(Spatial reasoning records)
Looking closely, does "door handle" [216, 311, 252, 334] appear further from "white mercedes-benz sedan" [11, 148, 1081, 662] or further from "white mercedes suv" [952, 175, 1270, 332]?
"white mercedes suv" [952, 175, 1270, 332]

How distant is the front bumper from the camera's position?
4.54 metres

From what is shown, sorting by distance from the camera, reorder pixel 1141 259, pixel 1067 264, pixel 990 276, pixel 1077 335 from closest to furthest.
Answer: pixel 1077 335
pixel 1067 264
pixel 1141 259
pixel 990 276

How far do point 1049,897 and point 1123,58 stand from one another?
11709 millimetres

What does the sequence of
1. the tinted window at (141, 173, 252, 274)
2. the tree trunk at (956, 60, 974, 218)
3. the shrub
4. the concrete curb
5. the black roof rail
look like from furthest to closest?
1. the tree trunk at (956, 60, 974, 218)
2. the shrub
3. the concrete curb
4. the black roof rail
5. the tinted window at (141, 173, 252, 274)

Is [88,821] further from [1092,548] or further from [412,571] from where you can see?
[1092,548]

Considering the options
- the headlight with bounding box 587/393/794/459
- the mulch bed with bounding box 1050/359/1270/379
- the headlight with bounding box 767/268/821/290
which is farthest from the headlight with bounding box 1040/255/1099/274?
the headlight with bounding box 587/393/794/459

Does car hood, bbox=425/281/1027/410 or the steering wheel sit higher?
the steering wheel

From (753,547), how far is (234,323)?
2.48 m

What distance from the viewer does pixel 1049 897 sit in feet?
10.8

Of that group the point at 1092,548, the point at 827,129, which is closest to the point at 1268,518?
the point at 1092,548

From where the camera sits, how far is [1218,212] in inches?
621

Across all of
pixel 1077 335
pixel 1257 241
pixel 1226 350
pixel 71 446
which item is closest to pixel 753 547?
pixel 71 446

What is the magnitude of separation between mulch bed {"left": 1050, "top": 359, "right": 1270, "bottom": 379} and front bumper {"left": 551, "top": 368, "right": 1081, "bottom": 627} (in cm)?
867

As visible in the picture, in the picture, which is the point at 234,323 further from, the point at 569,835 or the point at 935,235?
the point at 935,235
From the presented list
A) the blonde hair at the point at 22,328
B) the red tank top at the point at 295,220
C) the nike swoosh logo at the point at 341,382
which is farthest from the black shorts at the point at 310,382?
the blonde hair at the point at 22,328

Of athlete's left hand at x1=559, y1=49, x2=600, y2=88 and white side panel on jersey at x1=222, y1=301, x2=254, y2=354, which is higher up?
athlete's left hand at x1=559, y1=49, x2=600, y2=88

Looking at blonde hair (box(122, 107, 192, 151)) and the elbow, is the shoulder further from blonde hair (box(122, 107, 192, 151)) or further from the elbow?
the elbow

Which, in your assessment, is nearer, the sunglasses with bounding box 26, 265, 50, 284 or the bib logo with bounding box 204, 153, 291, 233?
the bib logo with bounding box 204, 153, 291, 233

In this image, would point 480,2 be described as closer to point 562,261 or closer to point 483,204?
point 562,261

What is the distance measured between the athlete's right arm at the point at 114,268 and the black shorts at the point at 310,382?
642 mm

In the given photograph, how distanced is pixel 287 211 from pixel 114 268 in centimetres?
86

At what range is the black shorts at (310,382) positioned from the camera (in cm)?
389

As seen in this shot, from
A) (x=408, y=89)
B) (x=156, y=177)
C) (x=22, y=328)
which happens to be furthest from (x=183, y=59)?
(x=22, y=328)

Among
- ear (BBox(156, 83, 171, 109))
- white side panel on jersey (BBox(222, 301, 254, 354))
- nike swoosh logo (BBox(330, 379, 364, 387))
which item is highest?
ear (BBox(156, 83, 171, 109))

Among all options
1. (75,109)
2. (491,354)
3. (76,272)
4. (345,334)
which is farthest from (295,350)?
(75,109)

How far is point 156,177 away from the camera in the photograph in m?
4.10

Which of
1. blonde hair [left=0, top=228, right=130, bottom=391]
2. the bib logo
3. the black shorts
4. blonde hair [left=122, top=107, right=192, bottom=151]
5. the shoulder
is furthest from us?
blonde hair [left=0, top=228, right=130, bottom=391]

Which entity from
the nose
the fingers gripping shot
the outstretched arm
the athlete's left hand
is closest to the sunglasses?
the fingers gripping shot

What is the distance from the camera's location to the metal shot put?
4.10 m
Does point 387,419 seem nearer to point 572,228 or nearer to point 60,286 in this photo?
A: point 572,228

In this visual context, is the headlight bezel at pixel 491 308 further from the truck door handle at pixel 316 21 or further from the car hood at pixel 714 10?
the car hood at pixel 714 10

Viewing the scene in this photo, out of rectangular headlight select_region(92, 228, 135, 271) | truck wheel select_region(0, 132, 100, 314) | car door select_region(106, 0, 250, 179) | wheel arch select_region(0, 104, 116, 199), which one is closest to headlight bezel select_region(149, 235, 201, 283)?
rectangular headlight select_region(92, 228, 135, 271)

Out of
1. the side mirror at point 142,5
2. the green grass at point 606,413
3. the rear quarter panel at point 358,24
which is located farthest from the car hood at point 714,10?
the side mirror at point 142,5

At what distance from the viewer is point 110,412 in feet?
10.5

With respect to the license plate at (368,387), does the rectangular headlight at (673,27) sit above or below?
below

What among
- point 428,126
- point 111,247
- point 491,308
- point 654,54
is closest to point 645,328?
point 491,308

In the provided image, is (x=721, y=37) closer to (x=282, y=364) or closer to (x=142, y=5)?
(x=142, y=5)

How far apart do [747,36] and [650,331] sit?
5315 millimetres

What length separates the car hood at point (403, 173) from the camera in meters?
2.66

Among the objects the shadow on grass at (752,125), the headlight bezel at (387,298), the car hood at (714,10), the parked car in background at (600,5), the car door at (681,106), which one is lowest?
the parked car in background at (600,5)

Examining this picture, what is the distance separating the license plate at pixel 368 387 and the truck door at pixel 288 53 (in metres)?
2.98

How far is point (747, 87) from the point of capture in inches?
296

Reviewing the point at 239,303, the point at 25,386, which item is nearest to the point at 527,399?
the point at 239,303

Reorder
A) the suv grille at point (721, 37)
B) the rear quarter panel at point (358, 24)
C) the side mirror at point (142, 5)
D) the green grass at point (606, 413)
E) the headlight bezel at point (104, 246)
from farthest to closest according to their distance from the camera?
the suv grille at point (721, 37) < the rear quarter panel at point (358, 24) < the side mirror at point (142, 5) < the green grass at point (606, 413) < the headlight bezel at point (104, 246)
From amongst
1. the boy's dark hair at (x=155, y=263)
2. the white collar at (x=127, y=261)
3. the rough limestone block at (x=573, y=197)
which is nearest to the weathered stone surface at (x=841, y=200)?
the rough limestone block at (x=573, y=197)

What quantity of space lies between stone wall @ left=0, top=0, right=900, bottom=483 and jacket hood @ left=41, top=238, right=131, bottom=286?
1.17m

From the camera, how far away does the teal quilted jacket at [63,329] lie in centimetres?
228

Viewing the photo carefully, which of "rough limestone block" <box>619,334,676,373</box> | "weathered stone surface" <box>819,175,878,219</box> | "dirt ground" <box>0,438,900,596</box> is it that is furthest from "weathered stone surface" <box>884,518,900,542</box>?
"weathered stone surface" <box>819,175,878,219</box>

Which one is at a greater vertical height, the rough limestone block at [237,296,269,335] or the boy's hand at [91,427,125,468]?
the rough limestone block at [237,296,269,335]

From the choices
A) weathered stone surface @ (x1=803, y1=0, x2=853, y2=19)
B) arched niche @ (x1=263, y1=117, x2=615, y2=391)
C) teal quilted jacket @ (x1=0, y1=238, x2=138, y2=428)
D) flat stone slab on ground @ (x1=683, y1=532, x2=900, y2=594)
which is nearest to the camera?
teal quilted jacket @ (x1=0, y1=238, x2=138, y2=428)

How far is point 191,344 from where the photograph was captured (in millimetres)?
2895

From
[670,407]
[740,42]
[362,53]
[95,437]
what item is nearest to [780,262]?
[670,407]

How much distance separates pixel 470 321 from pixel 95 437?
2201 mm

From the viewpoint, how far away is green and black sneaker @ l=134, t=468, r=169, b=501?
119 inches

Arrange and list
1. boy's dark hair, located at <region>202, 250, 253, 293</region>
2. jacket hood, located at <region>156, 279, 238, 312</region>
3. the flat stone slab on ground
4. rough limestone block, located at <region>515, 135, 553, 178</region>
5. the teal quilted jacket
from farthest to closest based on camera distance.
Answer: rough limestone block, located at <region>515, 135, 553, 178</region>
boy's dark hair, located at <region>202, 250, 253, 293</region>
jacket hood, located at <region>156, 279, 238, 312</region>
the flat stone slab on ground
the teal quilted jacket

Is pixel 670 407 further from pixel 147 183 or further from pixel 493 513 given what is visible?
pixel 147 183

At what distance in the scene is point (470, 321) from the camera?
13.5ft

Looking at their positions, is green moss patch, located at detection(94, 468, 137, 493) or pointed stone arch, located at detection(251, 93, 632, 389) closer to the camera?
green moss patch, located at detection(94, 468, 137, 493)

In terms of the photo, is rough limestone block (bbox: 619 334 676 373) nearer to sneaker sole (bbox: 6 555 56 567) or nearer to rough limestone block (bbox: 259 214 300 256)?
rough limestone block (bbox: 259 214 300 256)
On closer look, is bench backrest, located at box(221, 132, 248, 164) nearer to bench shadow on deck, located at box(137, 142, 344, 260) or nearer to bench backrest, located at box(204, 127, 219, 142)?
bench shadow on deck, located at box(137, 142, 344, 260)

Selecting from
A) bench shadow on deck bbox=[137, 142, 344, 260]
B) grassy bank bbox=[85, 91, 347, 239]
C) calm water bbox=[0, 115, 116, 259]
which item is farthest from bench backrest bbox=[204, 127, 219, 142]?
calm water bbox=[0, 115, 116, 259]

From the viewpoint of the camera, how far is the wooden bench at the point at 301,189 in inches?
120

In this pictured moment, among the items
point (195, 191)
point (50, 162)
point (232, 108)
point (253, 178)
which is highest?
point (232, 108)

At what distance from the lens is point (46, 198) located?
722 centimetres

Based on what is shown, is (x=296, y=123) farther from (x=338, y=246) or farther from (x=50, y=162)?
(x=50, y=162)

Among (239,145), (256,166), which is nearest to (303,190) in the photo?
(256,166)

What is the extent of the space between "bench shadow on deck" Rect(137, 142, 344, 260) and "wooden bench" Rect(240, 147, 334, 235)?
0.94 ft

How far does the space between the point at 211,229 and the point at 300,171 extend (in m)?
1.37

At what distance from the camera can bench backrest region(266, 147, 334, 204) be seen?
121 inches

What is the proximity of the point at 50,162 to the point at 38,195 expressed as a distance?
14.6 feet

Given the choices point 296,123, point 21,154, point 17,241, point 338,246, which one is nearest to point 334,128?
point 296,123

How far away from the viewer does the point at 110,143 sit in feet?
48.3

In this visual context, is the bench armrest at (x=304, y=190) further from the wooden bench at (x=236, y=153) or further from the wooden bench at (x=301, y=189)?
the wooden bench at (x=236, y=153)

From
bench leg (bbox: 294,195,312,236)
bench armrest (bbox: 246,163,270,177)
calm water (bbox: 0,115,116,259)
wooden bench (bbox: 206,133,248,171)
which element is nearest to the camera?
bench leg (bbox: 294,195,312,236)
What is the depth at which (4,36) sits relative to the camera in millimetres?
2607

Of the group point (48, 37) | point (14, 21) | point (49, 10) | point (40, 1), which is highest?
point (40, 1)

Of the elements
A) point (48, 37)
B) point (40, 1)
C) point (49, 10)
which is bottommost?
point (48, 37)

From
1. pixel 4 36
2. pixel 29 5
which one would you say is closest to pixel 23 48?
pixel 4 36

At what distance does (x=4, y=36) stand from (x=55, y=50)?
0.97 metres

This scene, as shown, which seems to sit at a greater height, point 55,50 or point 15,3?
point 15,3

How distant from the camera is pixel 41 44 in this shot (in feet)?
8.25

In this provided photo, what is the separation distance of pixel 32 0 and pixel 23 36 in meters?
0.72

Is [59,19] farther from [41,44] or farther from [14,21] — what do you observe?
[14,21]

> _Exercise objective_
Copy out exactly the lines between the line with "What is the proximity" and the last line of the entries, counting both of those lines.

> _Response_
What is the proximity of the point at 50,162 to the point at 38,195 expressed as a distance?
14.6 feet

Given the choices point 296,123, point 21,154, point 17,241, point 338,246, which one is nearest to point 334,128?
point 296,123

How far away from the viewer does the point at 110,143 sit in feet?
48.3

In this visual context, is the bench armrest at (x=304, y=190) further from the wooden bench at (x=236, y=153) or further from the wooden bench at (x=301, y=189)?
the wooden bench at (x=236, y=153)

From
bench leg (bbox: 294,195,312,236)
bench armrest (bbox: 246,163,270,177)
calm water (bbox: 0,115,116,259)
wooden bench (bbox: 206,133,248,171)
which element is nearest to the camera?
bench leg (bbox: 294,195,312,236)
What is the depth at which (4,36) sits relative to the camera in millimetres?
2607

Of the group point (48, 37) | point (14, 21) | point (49, 10) | point (40, 1), which is highest?
point (40, 1)

Of the elements
A) point (48, 37)
B) point (40, 1)
C) point (49, 10)
which is bottommost?
point (48, 37)

From
1. pixel 4 36
2. pixel 29 5
which one would you say is closest to pixel 23 48?
pixel 4 36

At what distance does (x=4, y=36) stand from (x=55, y=50)?
0.97 metres

This scene, as shown, which seems to sit at a greater height, point 55,50 or point 15,3?
point 15,3

How distant from the camera is pixel 41 44 in this shot (in feet)?
8.25

In this provided photo, what is the separation distance of pixel 32 0 and pixel 23 36 in meters?
0.72

Is [59,19] farther from [41,44] or farther from [14,21] — what do you observe?
[14,21]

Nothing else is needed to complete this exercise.